I confronted my husband and he said that someone frauded him and that its not possible that the ring is fake. I asked for proof and he said that he bought the ring from a buddy of his that is a jewelry designer and paid cash. He said he would track this guy down and get to the bottom of it. Its been 3 weeks, and everytime he says hes busy but hes gonna get to the bottom of things. I know he's lying but I didnt want to make it a scene, but I started to get suspicious.

I checked the rest of the jewelry that him and his mom gave me. A family heirloom diamond bracelet was also fake. Also the diamond earings given to me on the birth of my son were fake.

So there is this Breitling watch he always bragged about that he bought when he was single and working for 10k. Some special edition style. Guess what? FAKE!

So then I called around and found out that his bachelors in business and his executive mba is also a fake. He only has a high school diploma.

His job title of Sales and Marketing executive at some big hot shot car rental corporate company as upper management. FAKE. He worked as a front line car rental sales guy. 

The house him and his family said they bought and then sold.... also a lie. I found letters from their tenant.

On top of all this, he pretty much hijacked my parents small little business with his lies and more or less kicked them out. He says he made it what it is (in 1 year as a lazy bum who hardly even worked there). He started to give them less and less profit and for the past three months he says we made nothing. He added his name to the company as president and has his name also on the bank accounts. I just found money in our home and bank locker that Im pretty sure hes been stealing from the business.

On top of all this, he's a jerk. He is controlling, narrow minded, arrogant, verbally abusive, expects me to do everything at home plus work at the family business everyday and come home and take care our son at night. He wont let me have a private email address even. He is so sneaky and suspicious of everything I do.

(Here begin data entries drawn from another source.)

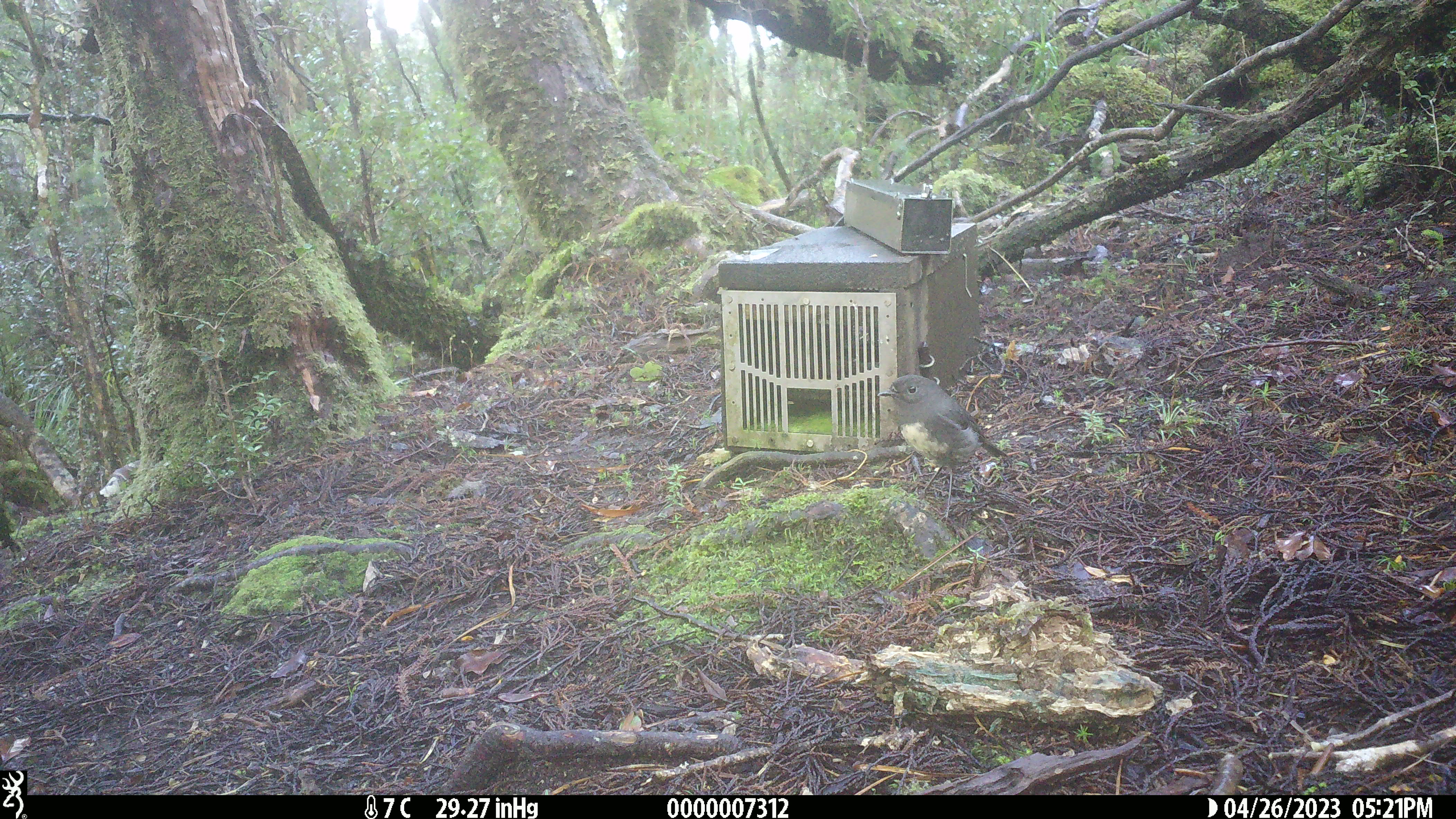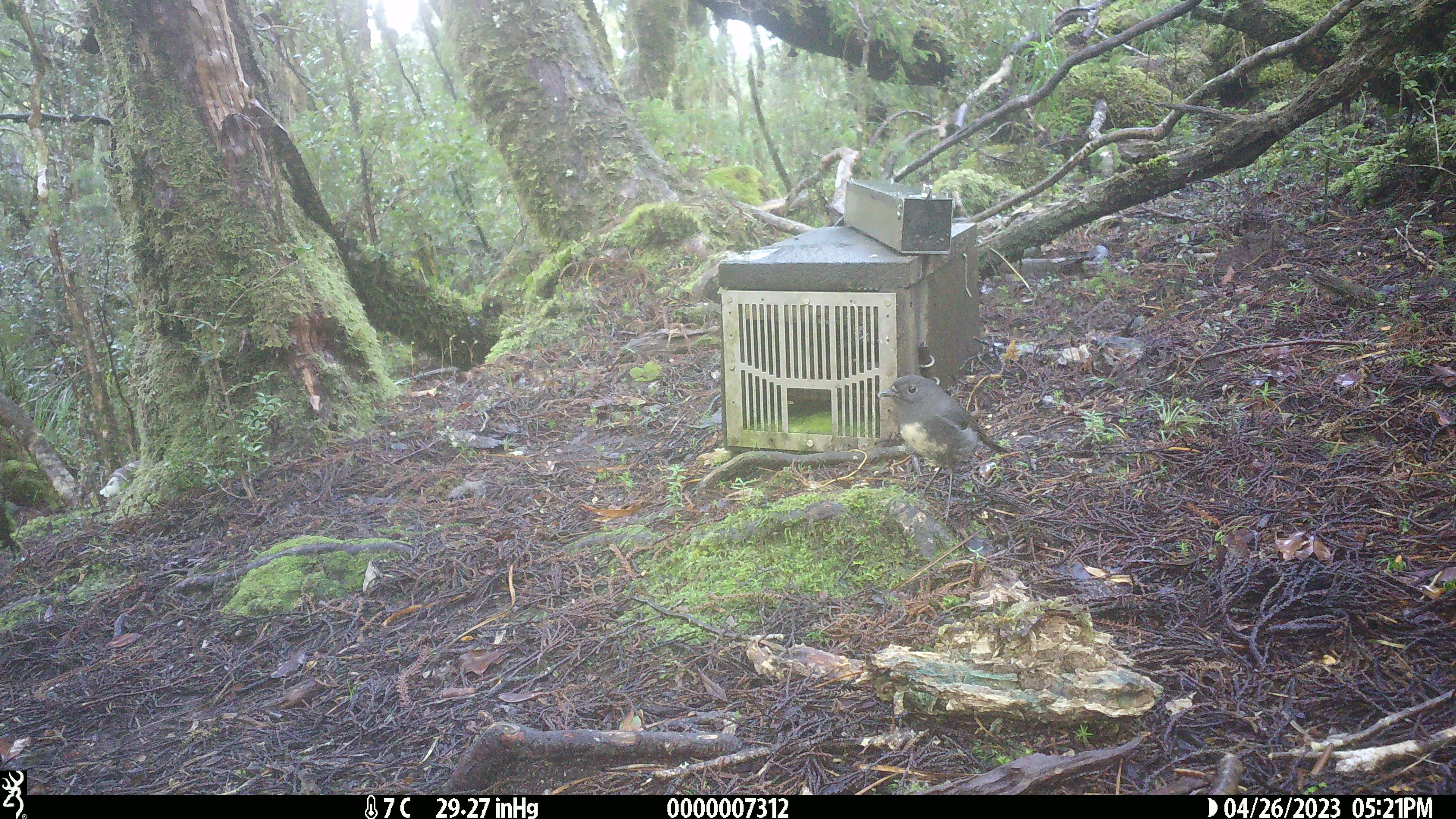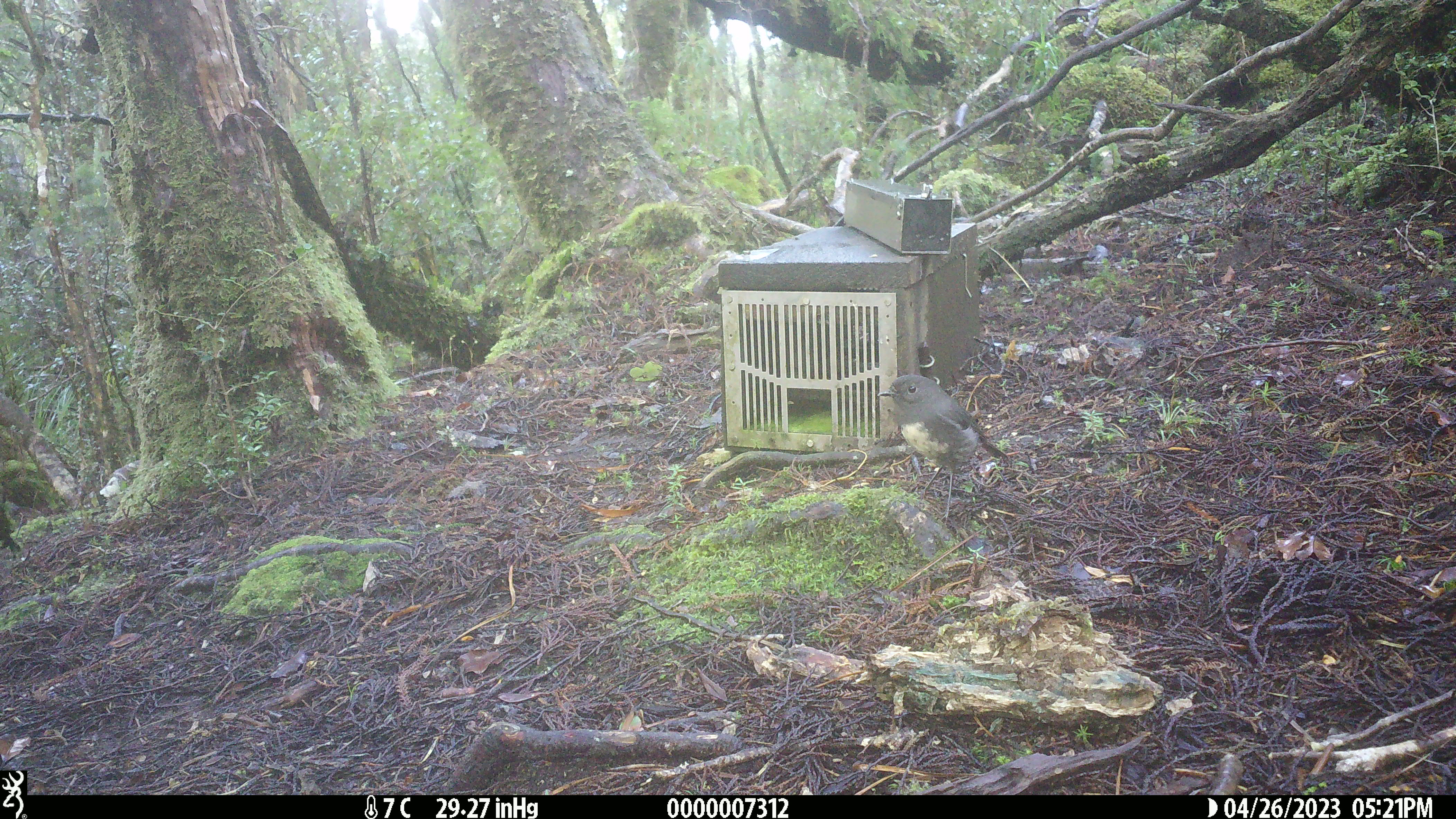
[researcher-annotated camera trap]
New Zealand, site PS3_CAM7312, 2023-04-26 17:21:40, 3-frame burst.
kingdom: Animalia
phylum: Chordata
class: Aves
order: Passeriformes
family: Petroicidae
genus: Petroica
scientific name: Petroica australis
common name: new zealand robin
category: robin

I have never liked him too much, I hated a lot of things about his personality, and just how annoying his whole family is. But I found out everything AFTER getting married when the truth began to reveal.

Plus whenever I have lied (white lies) like when someone asks "did u do that thing i asked you to?" and youd reply "yeh i did" but u really didnt to avoid an immediate argument. he would turn it into a big scene and yell at me and make me cry and appologize like crazy.

the only good thing about him would be when hed take me to the movies or out to dinner, but at whose expense? my parents took the hit.

I wish I had figured his reality out before we got married.

Now Im afraid how he will react, abusive, angry, threaten me or who knows what else?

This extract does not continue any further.